Le modèle du rat a été choisi en tenant compte de la littérature récente et des études de biodisponibilité et de toxicologie, qui ont pour la plupart été réalisées sur des modèles de rat. De même, nous comptons appuyer nos résultats sur des études déjà réalisées chez le rat. Au vu des similarités des fonctions cognitives qu’il y’a entre le rat et l’homme. Le choix de cette espèce assurera la transposabilité des résultats des tests comportementaux à l’homme. Les mères auront 12 semaines dans l’étude et auront l’âge de 24 semaines à la fin de l’étude. Les petits auront 8 semaines à la fin de l’étude. Il nous faut des femelles n’ayant encore jamais été gestantes donc jeunes mais en âge de procréer (plus que 12 semaines) et soumises aux différents régimes alimentaires pendant un temps assez conséquent.
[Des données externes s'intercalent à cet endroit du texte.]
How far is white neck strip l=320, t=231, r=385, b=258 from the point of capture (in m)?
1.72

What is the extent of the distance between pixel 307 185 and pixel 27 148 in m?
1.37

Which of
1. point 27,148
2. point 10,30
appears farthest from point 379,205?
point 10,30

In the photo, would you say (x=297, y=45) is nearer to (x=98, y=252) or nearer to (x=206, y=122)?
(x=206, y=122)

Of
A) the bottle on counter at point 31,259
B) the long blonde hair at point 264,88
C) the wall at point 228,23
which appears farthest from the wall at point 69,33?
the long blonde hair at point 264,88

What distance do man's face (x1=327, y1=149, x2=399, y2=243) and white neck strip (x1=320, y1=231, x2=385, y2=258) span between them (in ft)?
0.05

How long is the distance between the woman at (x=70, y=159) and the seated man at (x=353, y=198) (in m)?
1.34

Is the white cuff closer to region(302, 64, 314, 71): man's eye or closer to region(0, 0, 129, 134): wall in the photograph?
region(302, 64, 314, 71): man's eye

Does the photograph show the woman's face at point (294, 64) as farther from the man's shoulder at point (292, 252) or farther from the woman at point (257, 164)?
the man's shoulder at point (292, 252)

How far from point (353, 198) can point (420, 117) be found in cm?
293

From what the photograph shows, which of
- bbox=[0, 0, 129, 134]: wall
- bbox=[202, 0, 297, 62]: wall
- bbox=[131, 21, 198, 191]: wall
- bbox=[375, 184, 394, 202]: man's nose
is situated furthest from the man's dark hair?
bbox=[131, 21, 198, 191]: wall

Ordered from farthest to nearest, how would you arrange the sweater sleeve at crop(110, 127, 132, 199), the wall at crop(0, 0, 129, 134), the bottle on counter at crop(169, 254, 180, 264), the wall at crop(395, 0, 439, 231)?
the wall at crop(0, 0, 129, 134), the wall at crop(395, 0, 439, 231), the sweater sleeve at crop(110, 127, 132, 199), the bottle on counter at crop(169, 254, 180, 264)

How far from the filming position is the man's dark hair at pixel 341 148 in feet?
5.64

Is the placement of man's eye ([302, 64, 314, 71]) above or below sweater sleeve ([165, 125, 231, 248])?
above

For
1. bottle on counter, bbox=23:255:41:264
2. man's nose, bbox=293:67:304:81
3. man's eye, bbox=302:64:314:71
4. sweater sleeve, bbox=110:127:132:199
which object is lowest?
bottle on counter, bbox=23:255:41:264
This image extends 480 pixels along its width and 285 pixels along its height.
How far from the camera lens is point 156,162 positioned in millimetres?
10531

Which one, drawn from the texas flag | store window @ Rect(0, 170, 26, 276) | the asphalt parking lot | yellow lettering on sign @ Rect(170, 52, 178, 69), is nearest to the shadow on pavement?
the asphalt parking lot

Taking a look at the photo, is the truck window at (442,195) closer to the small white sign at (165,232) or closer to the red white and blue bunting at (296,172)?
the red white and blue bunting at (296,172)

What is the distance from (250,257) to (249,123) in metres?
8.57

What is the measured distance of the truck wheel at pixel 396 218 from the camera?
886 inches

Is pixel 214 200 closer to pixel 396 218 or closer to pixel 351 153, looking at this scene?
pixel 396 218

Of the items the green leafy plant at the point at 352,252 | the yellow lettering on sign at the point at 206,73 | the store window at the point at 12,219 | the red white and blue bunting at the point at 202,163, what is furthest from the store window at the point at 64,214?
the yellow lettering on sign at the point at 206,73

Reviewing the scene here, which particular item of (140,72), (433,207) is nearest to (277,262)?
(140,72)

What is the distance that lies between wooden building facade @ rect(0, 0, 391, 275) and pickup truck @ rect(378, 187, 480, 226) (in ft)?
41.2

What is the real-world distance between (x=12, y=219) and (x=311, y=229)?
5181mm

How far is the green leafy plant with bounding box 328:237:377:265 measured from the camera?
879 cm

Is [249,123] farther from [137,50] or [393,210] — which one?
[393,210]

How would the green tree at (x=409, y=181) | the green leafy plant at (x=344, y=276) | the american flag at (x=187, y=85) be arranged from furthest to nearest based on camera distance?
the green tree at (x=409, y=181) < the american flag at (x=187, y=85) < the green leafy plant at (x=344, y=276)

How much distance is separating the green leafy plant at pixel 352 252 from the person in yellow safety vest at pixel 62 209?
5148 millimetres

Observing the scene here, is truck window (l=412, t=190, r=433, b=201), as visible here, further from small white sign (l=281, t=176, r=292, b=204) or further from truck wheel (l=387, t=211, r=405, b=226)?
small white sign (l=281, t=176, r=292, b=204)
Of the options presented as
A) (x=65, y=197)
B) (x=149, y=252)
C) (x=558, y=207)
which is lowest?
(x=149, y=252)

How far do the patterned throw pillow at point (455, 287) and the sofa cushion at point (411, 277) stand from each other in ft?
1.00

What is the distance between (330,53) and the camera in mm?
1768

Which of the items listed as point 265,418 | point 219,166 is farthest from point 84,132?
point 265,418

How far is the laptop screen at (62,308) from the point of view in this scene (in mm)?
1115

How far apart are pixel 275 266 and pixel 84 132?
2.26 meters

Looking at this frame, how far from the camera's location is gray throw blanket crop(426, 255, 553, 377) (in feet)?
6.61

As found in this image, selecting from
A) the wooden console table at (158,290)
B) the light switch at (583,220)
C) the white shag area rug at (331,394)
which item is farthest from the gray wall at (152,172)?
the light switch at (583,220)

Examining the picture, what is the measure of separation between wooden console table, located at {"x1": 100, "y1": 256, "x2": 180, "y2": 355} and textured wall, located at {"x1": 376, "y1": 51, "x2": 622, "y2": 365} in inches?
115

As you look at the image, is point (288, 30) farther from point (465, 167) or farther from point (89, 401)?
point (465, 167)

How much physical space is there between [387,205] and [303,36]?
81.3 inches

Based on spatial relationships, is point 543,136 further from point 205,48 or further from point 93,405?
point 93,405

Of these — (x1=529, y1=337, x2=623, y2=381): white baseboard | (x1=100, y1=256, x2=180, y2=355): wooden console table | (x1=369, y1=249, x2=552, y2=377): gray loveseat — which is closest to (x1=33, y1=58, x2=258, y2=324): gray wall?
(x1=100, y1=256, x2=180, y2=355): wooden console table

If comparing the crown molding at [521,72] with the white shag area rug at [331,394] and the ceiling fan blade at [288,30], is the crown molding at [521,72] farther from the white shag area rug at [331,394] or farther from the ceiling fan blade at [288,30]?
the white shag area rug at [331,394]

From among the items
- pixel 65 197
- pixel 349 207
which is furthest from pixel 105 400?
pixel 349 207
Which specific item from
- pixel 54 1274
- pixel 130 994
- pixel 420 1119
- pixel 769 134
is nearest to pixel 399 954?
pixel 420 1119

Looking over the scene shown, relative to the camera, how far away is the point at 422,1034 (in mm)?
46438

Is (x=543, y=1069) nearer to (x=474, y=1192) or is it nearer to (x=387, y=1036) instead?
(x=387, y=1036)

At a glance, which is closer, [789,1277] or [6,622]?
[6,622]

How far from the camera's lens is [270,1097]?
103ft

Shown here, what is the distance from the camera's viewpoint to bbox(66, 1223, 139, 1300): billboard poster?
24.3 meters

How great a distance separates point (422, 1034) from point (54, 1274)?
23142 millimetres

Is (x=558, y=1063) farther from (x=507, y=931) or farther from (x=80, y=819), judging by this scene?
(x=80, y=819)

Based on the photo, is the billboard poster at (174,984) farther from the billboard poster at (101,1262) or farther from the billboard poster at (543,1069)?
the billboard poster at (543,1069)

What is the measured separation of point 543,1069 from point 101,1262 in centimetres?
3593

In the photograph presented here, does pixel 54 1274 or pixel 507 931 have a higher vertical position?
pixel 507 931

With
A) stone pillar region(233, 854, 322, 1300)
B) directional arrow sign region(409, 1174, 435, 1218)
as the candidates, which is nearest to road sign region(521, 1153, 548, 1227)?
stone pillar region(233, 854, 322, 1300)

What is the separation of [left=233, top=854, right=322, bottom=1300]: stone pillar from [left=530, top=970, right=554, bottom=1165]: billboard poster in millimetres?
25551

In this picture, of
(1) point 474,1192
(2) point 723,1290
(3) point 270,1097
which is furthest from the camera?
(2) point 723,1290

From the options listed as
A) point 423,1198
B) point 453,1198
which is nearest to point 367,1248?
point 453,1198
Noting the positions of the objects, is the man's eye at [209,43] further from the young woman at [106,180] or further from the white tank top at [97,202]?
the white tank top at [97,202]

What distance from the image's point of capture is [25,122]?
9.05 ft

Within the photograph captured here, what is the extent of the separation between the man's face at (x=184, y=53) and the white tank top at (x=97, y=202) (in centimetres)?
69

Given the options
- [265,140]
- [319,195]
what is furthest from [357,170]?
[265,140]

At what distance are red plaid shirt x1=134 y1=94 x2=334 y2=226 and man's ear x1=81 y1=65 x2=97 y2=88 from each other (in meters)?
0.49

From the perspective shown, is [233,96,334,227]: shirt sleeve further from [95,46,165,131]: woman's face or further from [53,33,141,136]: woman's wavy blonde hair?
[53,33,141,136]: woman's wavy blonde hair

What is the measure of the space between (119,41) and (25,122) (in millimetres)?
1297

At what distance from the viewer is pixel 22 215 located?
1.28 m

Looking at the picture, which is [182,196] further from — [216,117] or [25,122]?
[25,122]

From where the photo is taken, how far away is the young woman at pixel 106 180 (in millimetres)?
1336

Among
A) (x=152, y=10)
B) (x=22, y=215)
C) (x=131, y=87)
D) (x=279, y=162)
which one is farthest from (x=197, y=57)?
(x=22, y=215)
Il faut également le temps qu’elles s’accouplent, qu’elles soient gestantes et qu’elles allaitent pour que nous soyons en mesure de les utiliser. Elles auront donc au minimum 12 semaines dans l’étude. Les petits continueront le même régime du groupe des mères car nous voulons surtout évaluer l’impact de l’adoption d’une alimentation particulière pendant la grossesse et l’allaitement et les premiers de la vie sur la descendance. Nous nous sommes appuyés sur l’étude réalisée sur les rates gestantes, dans notre laboratoire pour mettre au point ce protocole.